Non-assent to the crucial amendment transmitted by the National Assembly to President Buhari on May 13 has many implications.
It means that elected officials, such as the president, governors, lawmakers, local council chairmen, ministers and other high-ranking political top-shots who used to be super delegates at party conventions in the past will not be part of the delegates now.
It also means that only ad-hoc delegates elected for the purpose at the congresses of the parties in the various states will elect the presidential candidates.
The absence of statutory or super-delegates means that only 810 delegates would be at the PDP presidential primaries, while the APC primaries would have 2,340 delegates. 
Speaking on the absence of governors at the primaries, Akwa Ibom State Governor and PDP presidential aspirant, Udom Emmanuel, told reporters after the PDP State House of Assembly and House of Representatives’ primary on Sunday, that the development was never contemplated.
He said, “Today (Sunday) I decided to obey the rules of the Electoral Act that disqualify me from being a delegate. That is why I couldn’t go near the venue of the event. That is number one.

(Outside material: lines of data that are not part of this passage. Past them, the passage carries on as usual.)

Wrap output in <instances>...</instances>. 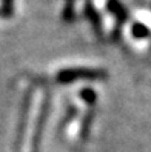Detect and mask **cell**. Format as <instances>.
Instances as JSON below:
<instances>
[{
    "label": "cell",
    "mask_w": 151,
    "mask_h": 152,
    "mask_svg": "<svg viewBox=\"0 0 151 152\" xmlns=\"http://www.w3.org/2000/svg\"><path fill=\"white\" fill-rule=\"evenodd\" d=\"M106 77V71L103 69H96V68H69V69H62L57 74V82L59 83H74L80 80H100Z\"/></svg>",
    "instance_id": "1"
},
{
    "label": "cell",
    "mask_w": 151,
    "mask_h": 152,
    "mask_svg": "<svg viewBox=\"0 0 151 152\" xmlns=\"http://www.w3.org/2000/svg\"><path fill=\"white\" fill-rule=\"evenodd\" d=\"M31 98H32V92L26 91L25 97H23V102H22V108H20V117H19V124H17V134H15L13 152H22L26 126H28V114H29V108H31Z\"/></svg>",
    "instance_id": "2"
},
{
    "label": "cell",
    "mask_w": 151,
    "mask_h": 152,
    "mask_svg": "<svg viewBox=\"0 0 151 152\" xmlns=\"http://www.w3.org/2000/svg\"><path fill=\"white\" fill-rule=\"evenodd\" d=\"M48 112H49V95L46 94L45 100L42 103V108L37 117V123H35V129H34V135H32V146H31V152H39L40 151V141H42V135L45 131V123L48 118Z\"/></svg>",
    "instance_id": "3"
},
{
    "label": "cell",
    "mask_w": 151,
    "mask_h": 152,
    "mask_svg": "<svg viewBox=\"0 0 151 152\" xmlns=\"http://www.w3.org/2000/svg\"><path fill=\"white\" fill-rule=\"evenodd\" d=\"M85 14H86L88 19H90V22L93 23L96 32H97V34H102V22H100V15H99V12H97L96 8L93 6L91 2H86V5H85Z\"/></svg>",
    "instance_id": "4"
},
{
    "label": "cell",
    "mask_w": 151,
    "mask_h": 152,
    "mask_svg": "<svg viewBox=\"0 0 151 152\" xmlns=\"http://www.w3.org/2000/svg\"><path fill=\"white\" fill-rule=\"evenodd\" d=\"M106 10H108L111 14L116 15V19L119 22H127L128 12L125 11V6H122L120 2H117V0H108V3H106Z\"/></svg>",
    "instance_id": "5"
},
{
    "label": "cell",
    "mask_w": 151,
    "mask_h": 152,
    "mask_svg": "<svg viewBox=\"0 0 151 152\" xmlns=\"http://www.w3.org/2000/svg\"><path fill=\"white\" fill-rule=\"evenodd\" d=\"M131 32H133V35H134L136 39H145V37H148V35H150L148 26H145L144 23H140V22H137V23L133 25Z\"/></svg>",
    "instance_id": "6"
},
{
    "label": "cell",
    "mask_w": 151,
    "mask_h": 152,
    "mask_svg": "<svg viewBox=\"0 0 151 152\" xmlns=\"http://www.w3.org/2000/svg\"><path fill=\"white\" fill-rule=\"evenodd\" d=\"M0 12H2L5 17H11L13 12H14V0H2Z\"/></svg>",
    "instance_id": "7"
},
{
    "label": "cell",
    "mask_w": 151,
    "mask_h": 152,
    "mask_svg": "<svg viewBox=\"0 0 151 152\" xmlns=\"http://www.w3.org/2000/svg\"><path fill=\"white\" fill-rule=\"evenodd\" d=\"M80 97L83 98V100H85L88 104H94V103H96V100H97L96 92L93 91V89H86V88L80 91Z\"/></svg>",
    "instance_id": "8"
}]
</instances>
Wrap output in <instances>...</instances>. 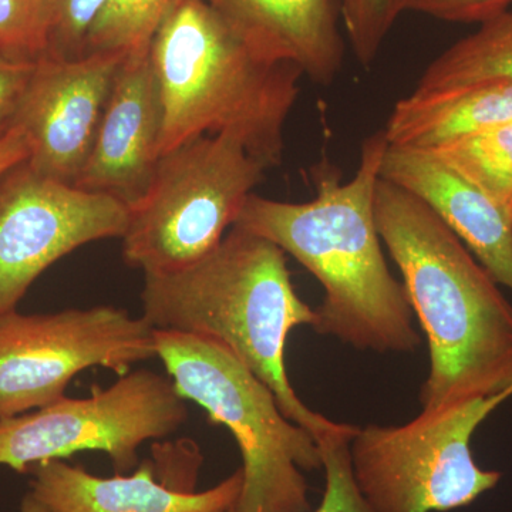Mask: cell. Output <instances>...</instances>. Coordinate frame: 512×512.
Listing matches in <instances>:
<instances>
[{"instance_id":"obj_1","label":"cell","mask_w":512,"mask_h":512,"mask_svg":"<svg viewBox=\"0 0 512 512\" xmlns=\"http://www.w3.org/2000/svg\"><path fill=\"white\" fill-rule=\"evenodd\" d=\"M387 148L383 130L367 137L355 177L315 178L312 201L251 194L234 227L268 239L323 286L313 330L357 350L413 353L421 343L406 291L390 272L375 218V192Z\"/></svg>"},{"instance_id":"obj_2","label":"cell","mask_w":512,"mask_h":512,"mask_svg":"<svg viewBox=\"0 0 512 512\" xmlns=\"http://www.w3.org/2000/svg\"><path fill=\"white\" fill-rule=\"evenodd\" d=\"M377 231L429 343L421 409L512 387V305L493 276L430 207L379 178Z\"/></svg>"},{"instance_id":"obj_3","label":"cell","mask_w":512,"mask_h":512,"mask_svg":"<svg viewBox=\"0 0 512 512\" xmlns=\"http://www.w3.org/2000/svg\"><path fill=\"white\" fill-rule=\"evenodd\" d=\"M143 318L156 330L227 346L275 394L282 413L318 440L342 429L299 399L286 372L289 333L316 311L293 288L285 252L232 227L214 251L173 274L144 275Z\"/></svg>"},{"instance_id":"obj_4","label":"cell","mask_w":512,"mask_h":512,"mask_svg":"<svg viewBox=\"0 0 512 512\" xmlns=\"http://www.w3.org/2000/svg\"><path fill=\"white\" fill-rule=\"evenodd\" d=\"M164 126L161 154L192 138H237L268 170L284 160L285 126L303 76L262 59L205 0H177L151 40Z\"/></svg>"},{"instance_id":"obj_5","label":"cell","mask_w":512,"mask_h":512,"mask_svg":"<svg viewBox=\"0 0 512 512\" xmlns=\"http://www.w3.org/2000/svg\"><path fill=\"white\" fill-rule=\"evenodd\" d=\"M156 348L177 393L237 441L244 487L231 512H311L303 471L323 468L322 454L272 390L217 340L156 330Z\"/></svg>"},{"instance_id":"obj_6","label":"cell","mask_w":512,"mask_h":512,"mask_svg":"<svg viewBox=\"0 0 512 512\" xmlns=\"http://www.w3.org/2000/svg\"><path fill=\"white\" fill-rule=\"evenodd\" d=\"M266 170L224 134L195 137L161 154L146 194L128 207L124 262L144 275L194 265L234 227Z\"/></svg>"},{"instance_id":"obj_7","label":"cell","mask_w":512,"mask_h":512,"mask_svg":"<svg viewBox=\"0 0 512 512\" xmlns=\"http://www.w3.org/2000/svg\"><path fill=\"white\" fill-rule=\"evenodd\" d=\"M512 387L423 409L400 426L369 424L349 444L350 466L373 512H447L468 507L497 487L503 474L474 461L477 427Z\"/></svg>"},{"instance_id":"obj_8","label":"cell","mask_w":512,"mask_h":512,"mask_svg":"<svg viewBox=\"0 0 512 512\" xmlns=\"http://www.w3.org/2000/svg\"><path fill=\"white\" fill-rule=\"evenodd\" d=\"M188 419L170 376L140 369L84 399H63L32 413L0 419V466L26 473L80 451H101L116 474L137 467L138 448L165 439Z\"/></svg>"},{"instance_id":"obj_9","label":"cell","mask_w":512,"mask_h":512,"mask_svg":"<svg viewBox=\"0 0 512 512\" xmlns=\"http://www.w3.org/2000/svg\"><path fill=\"white\" fill-rule=\"evenodd\" d=\"M154 356L156 329L114 306L6 313L0 318V419L63 399L69 383L89 367L120 377Z\"/></svg>"},{"instance_id":"obj_10","label":"cell","mask_w":512,"mask_h":512,"mask_svg":"<svg viewBox=\"0 0 512 512\" xmlns=\"http://www.w3.org/2000/svg\"><path fill=\"white\" fill-rule=\"evenodd\" d=\"M128 207L37 173L28 163L0 177V318L16 311L30 285L74 249L120 238Z\"/></svg>"},{"instance_id":"obj_11","label":"cell","mask_w":512,"mask_h":512,"mask_svg":"<svg viewBox=\"0 0 512 512\" xmlns=\"http://www.w3.org/2000/svg\"><path fill=\"white\" fill-rule=\"evenodd\" d=\"M126 53H90L76 59L43 56L13 123L25 131L26 163L46 177L74 184L92 153L114 77Z\"/></svg>"},{"instance_id":"obj_12","label":"cell","mask_w":512,"mask_h":512,"mask_svg":"<svg viewBox=\"0 0 512 512\" xmlns=\"http://www.w3.org/2000/svg\"><path fill=\"white\" fill-rule=\"evenodd\" d=\"M201 457L192 446L160 448L131 474L97 477L63 460L30 468V493L55 512H231L244 487L238 468L220 484L195 491Z\"/></svg>"},{"instance_id":"obj_13","label":"cell","mask_w":512,"mask_h":512,"mask_svg":"<svg viewBox=\"0 0 512 512\" xmlns=\"http://www.w3.org/2000/svg\"><path fill=\"white\" fill-rule=\"evenodd\" d=\"M163 126V99L150 49L127 53L74 187L109 195L127 207L136 204L153 180Z\"/></svg>"},{"instance_id":"obj_14","label":"cell","mask_w":512,"mask_h":512,"mask_svg":"<svg viewBox=\"0 0 512 512\" xmlns=\"http://www.w3.org/2000/svg\"><path fill=\"white\" fill-rule=\"evenodd\" d=\"M380 177L436 212L494 281L512 292V224L480 188L433 151L389 144Z\"/></svg>"},{"instance_id":"obj_15","label":"cell","mask_w":512,"mask_h":512,"mask_svg":"<svg viewBox=\"0 0 512 512\" xmlns=\"http://www.w3.org/2000/svg\"><path fill=\"white\" fill-rule=\"evenodd\" d=\"M259 57L328 86L343 67L339 0H205Z\"/></svg>"},{"instance_id":"obj_16","label":"cell","mask_w":512,"mask_h":512,"mask_svg":"<svg viewBox=\"0 0 512 512\" xmlns=\"http://www.w3.org/2000/svg\"><path fill=\"white\" fill-rule=\"evenodd\" d=\"M511 123L512 79H495L439 92L414 90L397 101L383 133L389 146L433 150Z\"/></svg>"},{"instance_id":"obj_17","label":"cell","mask_w":512,"mask_h":512,"mask_svg":"<svg viewBox=\"0 0 512 512\" xmlns=\"http://www.w3.org/2000/svg\"><path fill=\"white\" fill-rule=\"evenodd\" d=\"M495 79H512L511 10L444 50L421 74L416 90L439 92Z\"/></svg>"},{"instance_id":"obj_18","label":"cell","mask_w":512,"mask_h":512,"mask_svg":"<svg viewBox=\"0 0 512 512\" xmlns=\"http://www.w3.org/2000/svg\"><path fill=\"white\" fill-rule=\"evenodd\" d=\"M430 151L480 188L512 224V123L454 138Z\"/></svg>"},{"instance_id":"obj_19","label":"cell","mask_w":512,"mask_h":512,"mask_svg":"<svg viewBox=\"0 0 512 512\" xmlns=\"http://www.w3.org/2000/svg\"><path fill=\"white\" fill-rule=\"evenodd\" d=\"M177 0H109L93 20L83 55L137 53L150 49L151 40Z\"/></svg>"},{"instance_id":"obj_20","label":"cell","mask_w":512,"mask_h":512,"mask_svg":"<svg viewBox=\"0 0 512 512\" xmlns=\"http://www.w3.org/2000/svg\"><path fill=\"white\" fill-rule=\"evenodd\" d=\"M52 0H0V55L36 62L49 52Z\"/></svg>"},{"instance_id":"obj_21","label":"cell","mask_w":512,"mask_h":512,"mask_svg":"<svg viewBox=\"0 0 512 512\" xmlns=\"http://www.w3.org/2000/svg\"><path fill=\"white\" fill-rule=\"evenodd\" d=\"M359 427L345 423L316 440L322 454L326 487L322 503L313 512H373L357 488L350 466L349 444Z\"/></svg>"},{"instance_id":"obj_22","label":"cell","mask_w":512,"mask_h":512,"mask_svg":"<svg viewBox=\"0 0 512 512\" xmlns=\"http://www.w3.org/2000/svg\"><path fill=\"white\" fill-rule=\"evenodd\" d=\"M339 8L356 59L372 66L403 13L400 0H339Z\"/></svg>"},{"instance_id":"obj_23","label":"cell","mask_w":512,"mask_h":512,"mask_svg":"<svg viewBox=\"0 0 512 512\" xmlns=\"http://www.w3.org/2000/svg\"><path fill=\"white\" fill-rule=\"evenodd\" d=\"M109 0H52V35L47 56H83L84 39L93 20Z\"/></svg>"},{"instance_id":"obj_24","label":"cell","mask_w":512,"mask_h":512,"mask_svg":"<svg viewBox=\"0 0 512 512\" xmlns=\"http://www.w3.org/2000/svg\"><path fill=\"white\" fill-rule=\"evenodd\" d=\"M512 0H400L402 12H419L454 23H484L507 12Z\"/></svg>"},{"instance_id":"obj_25","label":"cell","mask_w":512,"mask_h":512,"mask_svg":"<svg viewBox=\"0 0 512 512\" xmlns=\"http://www.w3.org/2000/svg\"><path fill=\"white\" fill-rule=\"evenodd\" d=\"M36 62L0 55V130L15 116Z\"/></svg>"},{"instance_id":"obj_26","label":"cell","mask_w":512,"mask_h":512,"mask_svg":"<svg viewBox=\"0 0 512 512\" xmlns=\"http://www.w3.org/2000/svg\"><path fill=\"white\" fill-rule=\"evenodd\" d=\"M29 158L28 140L19 124L10 121L0 130V177Z\"/></svg>"},{"instance_id":"obj_27","label":"cell","mask_w":512,"mask_h":512,"mask_svg":"<svg viewBox=\"0 0 512 512\" xmlns=\"http://www.w3.org/2000/svg\"><path fill=\"white\" fill-rule=\"evenodd\" d=\"M20 512H55L39 500L35 494L29 493L23 497L20 503Z\"/></svg>"}]
</instances>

“Number two, I am made to understand in this life that anything that comes our way we see is an Act of God. What is happening today is that the party has to use only ad-hoc delegates, nobody can explain.  Right from the day the Act was signed up till today nobody detected it, it was detected so late. We can’t blame anybody.
“We can only see it as an act of God and that it is how it is meant to be. I keep telling people no two elections are the same. So this is how God wants it this year. So let’s leave it that way.
“If God is doing a new thing in Nigeria I pray that new thing will dovetail to a new order, a new system for 2023 when we will have a new set of leaders, a president who will not be up to 60 years, and who will have the energy to take care of Nigeria, and that person will be Udom Emmanuel.”